OBJETIVO 1
Informe, por favor, quantas linhas das entradas contêm a palavra "door". Dê somente o número.

Ois,

acabei de ver um tweet tão bom sobre isso que achei que eu TENHO que
compartilhar ele! Lá vai:

  A white woman who hasn’t spoken out against the genocide said “the
  _saddest_ thing about this is Jewish people are becoming the most
  hated people globally.”

  THAT is the _saddest_ thing.

  Not the murdered & starving Palestinians.

  Ya’ll really don’t see Palestinians as human.

  (https://twitter.com/sairasameerarao/status/1772362055082737673)

Agora na categoria das coisas compridas, pra mim a melhor e mais
adequada agora é o "The Lives of Animals", que é um livro curto do
J.M. Coetzee, que ganhou o Nobel de Literatura em 2003 - em especial
este trecho:

    "Between 1942 and 1945 several million people were put to death in
  the concentration camps of the Third Reich: at Treblinka alone more
  than a million and a half, perhaps as many as three million. These
  are numbers that numb the mind. We have only one death of our own:
  we can comprehend the deaths of others only one at a time: in the
  abstract we may be able to count to a million, but we cannot count
  to a million deaths.

MATERIAIS DO EXERCÍCIO
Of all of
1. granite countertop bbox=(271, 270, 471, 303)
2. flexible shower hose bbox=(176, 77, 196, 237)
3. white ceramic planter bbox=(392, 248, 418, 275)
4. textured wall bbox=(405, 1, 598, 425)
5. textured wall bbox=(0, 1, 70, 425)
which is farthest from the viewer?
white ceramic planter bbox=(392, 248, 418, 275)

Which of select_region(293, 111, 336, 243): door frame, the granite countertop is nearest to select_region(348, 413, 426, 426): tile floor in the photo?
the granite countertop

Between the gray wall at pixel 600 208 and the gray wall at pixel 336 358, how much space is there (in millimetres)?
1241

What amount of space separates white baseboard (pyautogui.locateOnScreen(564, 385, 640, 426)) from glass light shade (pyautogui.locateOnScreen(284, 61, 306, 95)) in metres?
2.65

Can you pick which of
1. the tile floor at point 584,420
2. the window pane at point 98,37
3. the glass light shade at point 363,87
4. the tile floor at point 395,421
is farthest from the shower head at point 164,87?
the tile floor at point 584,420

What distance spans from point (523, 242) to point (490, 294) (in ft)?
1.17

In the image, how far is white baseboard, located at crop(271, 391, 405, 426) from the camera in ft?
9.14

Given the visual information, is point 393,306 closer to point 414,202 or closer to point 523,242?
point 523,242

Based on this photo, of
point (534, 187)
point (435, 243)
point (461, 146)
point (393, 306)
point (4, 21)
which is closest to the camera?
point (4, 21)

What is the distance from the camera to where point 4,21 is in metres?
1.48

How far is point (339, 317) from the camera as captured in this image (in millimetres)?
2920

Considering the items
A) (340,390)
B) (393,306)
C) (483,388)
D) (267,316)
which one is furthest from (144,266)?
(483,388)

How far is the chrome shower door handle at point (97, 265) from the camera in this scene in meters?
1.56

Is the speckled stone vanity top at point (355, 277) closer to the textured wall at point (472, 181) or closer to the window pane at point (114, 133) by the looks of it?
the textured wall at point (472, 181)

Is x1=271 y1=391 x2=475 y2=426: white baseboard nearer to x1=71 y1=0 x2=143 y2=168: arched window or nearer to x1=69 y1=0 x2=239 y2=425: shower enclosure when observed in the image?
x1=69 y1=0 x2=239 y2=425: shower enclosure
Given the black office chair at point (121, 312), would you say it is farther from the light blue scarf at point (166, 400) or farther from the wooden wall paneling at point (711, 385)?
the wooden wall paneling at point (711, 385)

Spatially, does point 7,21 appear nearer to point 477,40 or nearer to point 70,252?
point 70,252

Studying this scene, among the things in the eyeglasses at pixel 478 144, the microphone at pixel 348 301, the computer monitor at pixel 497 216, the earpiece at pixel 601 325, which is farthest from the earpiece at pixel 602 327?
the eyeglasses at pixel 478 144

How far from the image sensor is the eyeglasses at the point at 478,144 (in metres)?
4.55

--

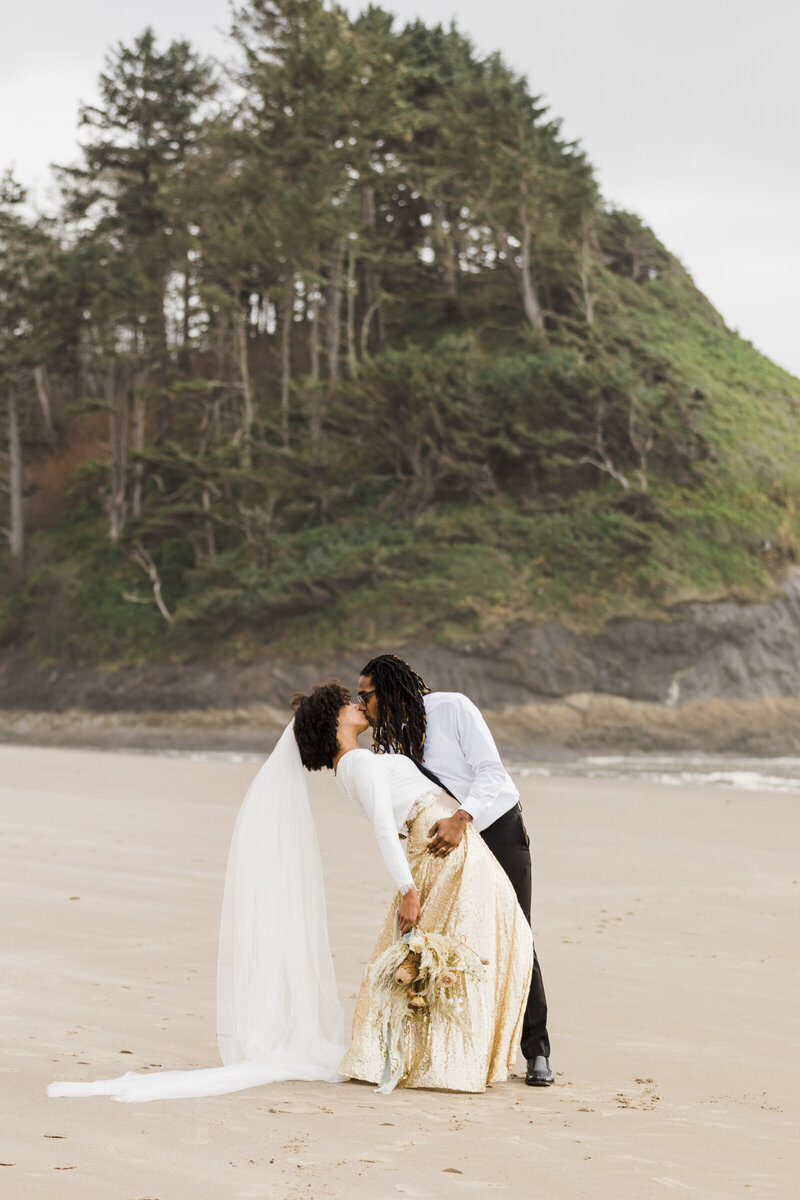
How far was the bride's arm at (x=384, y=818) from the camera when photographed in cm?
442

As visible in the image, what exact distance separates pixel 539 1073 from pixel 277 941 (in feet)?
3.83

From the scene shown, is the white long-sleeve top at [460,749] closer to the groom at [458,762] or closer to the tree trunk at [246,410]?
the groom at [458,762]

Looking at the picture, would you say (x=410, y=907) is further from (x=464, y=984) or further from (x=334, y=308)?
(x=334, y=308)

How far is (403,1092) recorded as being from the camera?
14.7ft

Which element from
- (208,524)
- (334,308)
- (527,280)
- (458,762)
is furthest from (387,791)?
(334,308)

OBJETIVO 2
De acordo com o texto fornecido, em que ano J.M. Coetzee ganhou o Nobel de Literatura?

RESPOSTA ESCRITA 1
2

RESPOSTA ESCRITA 2
Em 2003.